14 (26).07.1881, Zhitomir – 01.05.1948, Moscow
Painter, graphic artist, teacher, public figure

Shterenberg was from the family of a minor civil servant. After being refused entry to the Imperial Academy of Art, he went to Odessa in 1905, studying in private art studios. As an active member of the Bund, the Jewish socialist party, he was forced to emigrate in 1906 because of harassment of the party. He continued his artistic training in Vienna, and then in Paris at the Ecole des Beaux-Arts, and then under Martin, van Dongen and Anglada-Camarasa at the Académie Vitti. He lived in the artists’ colony La Ruche, and joined the circle of the Parisian artists’ international. From 1912 he took part in exhibitions at the spring and autumn Salons, and the Salon des Indépendants. He held a joint exhibition with Matisse, Ozenfant and Utrillo in 1917. At the beginning of 1916, after trying many of the latest trends, he developed his own style which underwent few changes over the next two decades. The still life became his favourite genre, and he found his own inimitable style in it.

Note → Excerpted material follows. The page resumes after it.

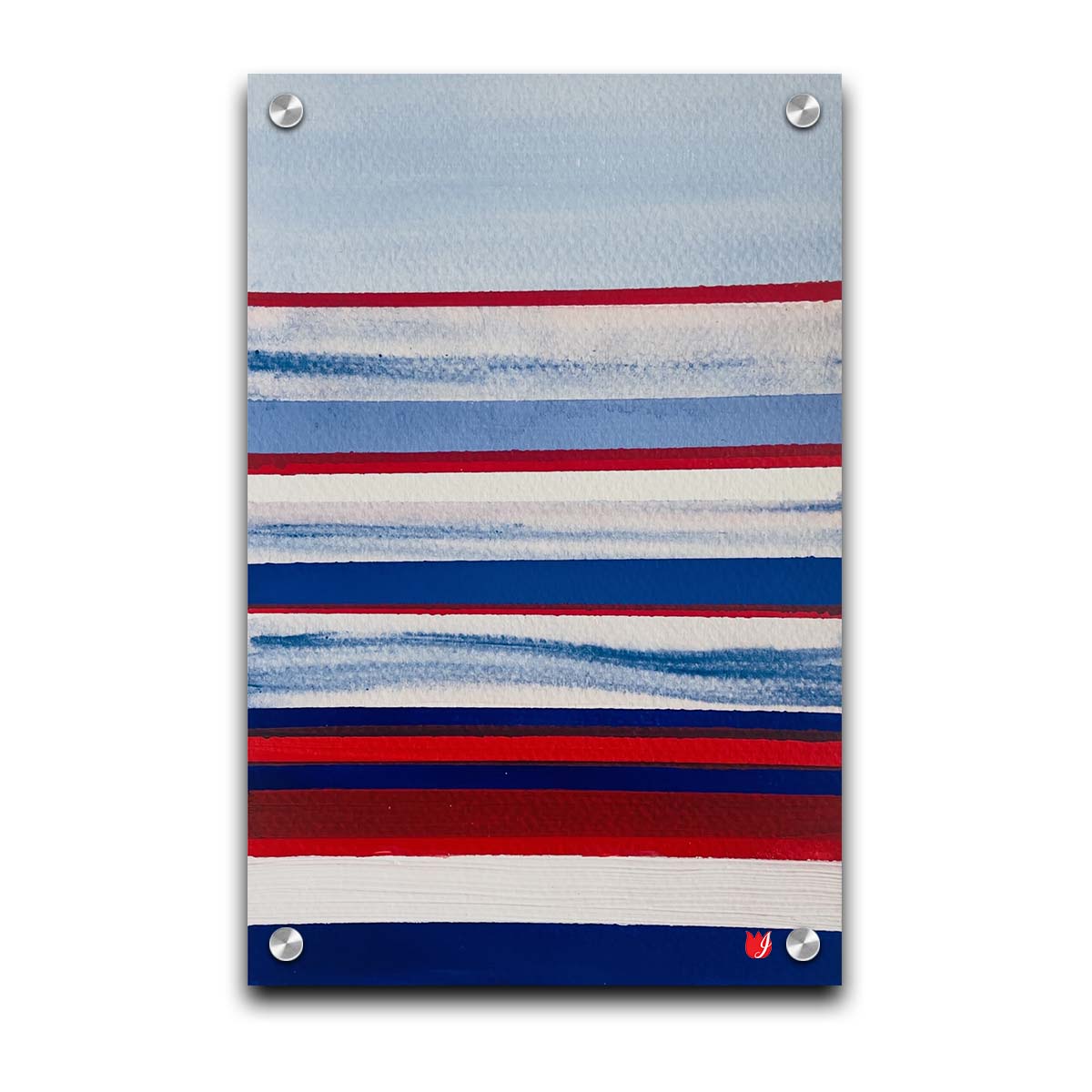 A painting of horizontal stripes in red, white, and blue representative of the United States of America's national flag. Printed on acrylic.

He returned to Russia immediately after the Revolution and lived in Petrograd in 1917–18, then in Moscow. He took an active part in cultural and political activity and became one of the closest collaborators of Lunacharsky, the People’s Commissar for Education. In the latter’s ministry he headed the Fine Arts Department (1918–21), and dealt with reforming art education and preserving the historical and cultural legacy; he took part in organising free state exhibitions, which had no jury. Shterenberg created his best works during these years of hectic public activity: the still lifes Herrings (1917–18), Curdled Milk (1919), Still Life with Cabbage (1920) and others. He joined Jewish art organisations and was a member of the Moscow section of the Kultur Lige. The Exhibition of The Three – Altman, Chagall and Shterenberg – took place in Moscow with the participation of the Kultur Lige in 1922. He had a solo exhibition in the Museum of Artistic Culture in Moscow in 1927.

Shterenberg was professor at VKhUTEMAS and VKhUTEIN in the 1920s and 1930s and organised the first exhibition of Russian art in Berlin in 1923. In 1925–30 he was a founder-member and then chairman of the arts association the Society of Easel Painters. The activity of this organisation, which included Deyneka, Pimenov, Labas, Vilyams, Goncharov and others, defined the face of Soviet art in the 1930s. In 1930 Shterenberg was one of the first artists to be awarded the distinguished title of Honoured Art Worker of the RSFSR. When the unified Artists’ Union was set up in 1932 he was elected first deputy chairman of the Moscow section. He illustrated books, including Isaac Babel’s Short Stories. During the years 1923 to 1933 he took part in almost all the exhibitions by Soviet artists abroad – in Venice, Paris and New York. However, the regime became harsher and as early as 1933 he was accused of Formalism and effectively relieved of all his duties. During the final years of his life (1947–48), when he was almost forgotten, he painted lyrical landscapes and worked on the graphic series 'Biblical Subjects'. F.B.